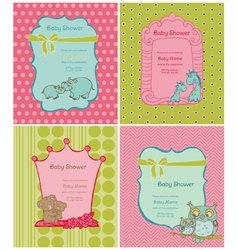 Set of Baby Shower Cards vector image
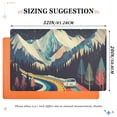 thumbnail image 6 of Yayeee Doormat for Inside 20"x32" Absorbent Low-Profile Washable Non-Slip Rubber Backed Entryway Rug, Evening Mountain Road, 6 of 8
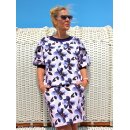 ungerauhter Sweat mit Blüten blau, Judith, 942648,...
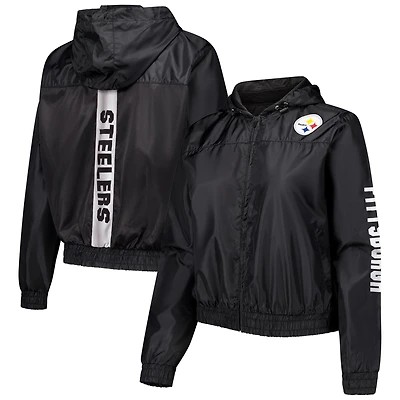 Women's Fanatics Black Pittsburgh Steelers Full-Zip Jacket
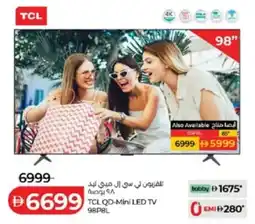 Lulu Hypermarket TCL QD-Mini LED TV 98P8L offer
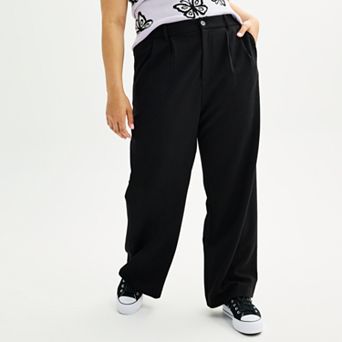 Juniors' Plus Size SO® Wide Leg Trousers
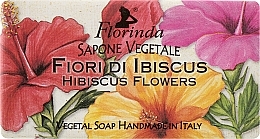 Naturalne mydło Kwiaty hibiskusa - Florinda Sapone Vegetale Hibiscus Flowers — Zdjęcie N3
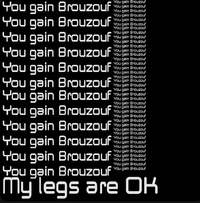 Oye - MY LEGS ARE OK!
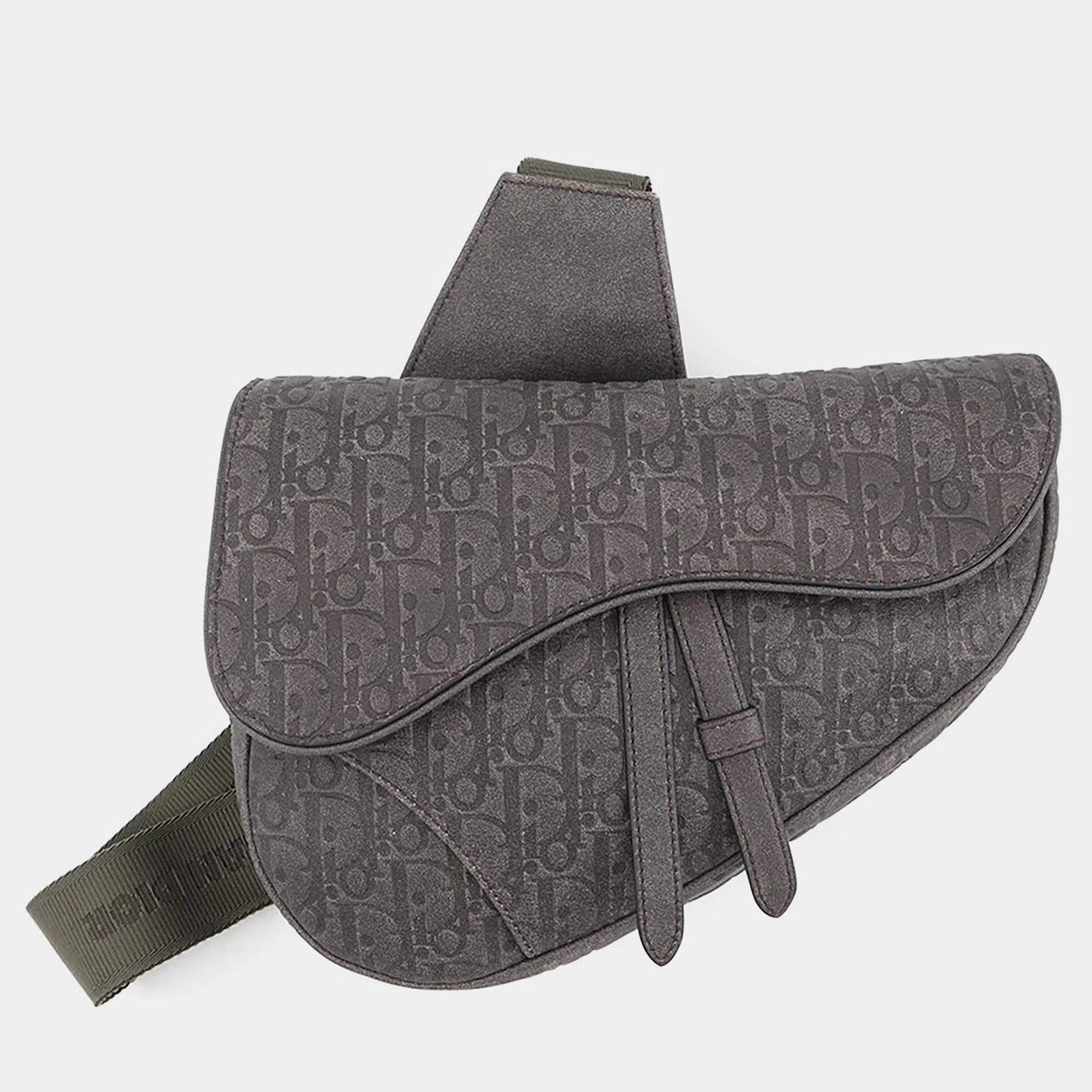 مملوكة مسبقًا Dior Tears Saddle Crossbody Bag Brown Leather Mouton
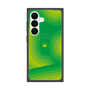プレミアムスクエアケース with SnapMag［ CASEPLAY Winding Pattern - Green ］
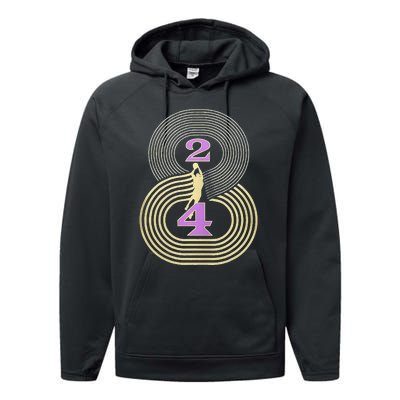 Number 8 And 24 Basketball Sport Memorial Performance Fleece Hoodie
────────
§ **Problem to work on**
Transcribe all of the material above, one line per item, keeping every character as it stands and omitting the pictures.

§ **Answer for this exercise**
 Set of Baby Shower Cards vector image
 thumbnail image 6 of Yayeee Doormat for Inside 20"x32" Absorbent Low-Profile Washable Non-Slip Rubber Backed Entryway Rug, Evening Mountain Road, 6 of 8
 ungerauhter Sweat mit Blüten blau, Judith, 942648,...
 Women's Fanatics Black Pittsburgh Steelers Full-Zip Jacket
 Lulu Hypermarket TCL QD-Mini LED TV 98P8L offer
 Juniors' Plus Size SO® Wide Leg Trousers
 Naturalne mydło Kwiaty hibiskusa - Florinda Sapone Vegetale Hibiscus Flowers — Zdjęcie N3
 Oye - MY LEGS ARE OK!
 مملوكة مسبقًا Dior Tears Saddle Crossbody Bag Brown Leather Mouton
プレミアムスクエアケース with SnapMag［ CASEPLAY Winding Pattern - Green ］
 Number 8 And 24 Basketball Sport Memorial Performance Fleece Hoodie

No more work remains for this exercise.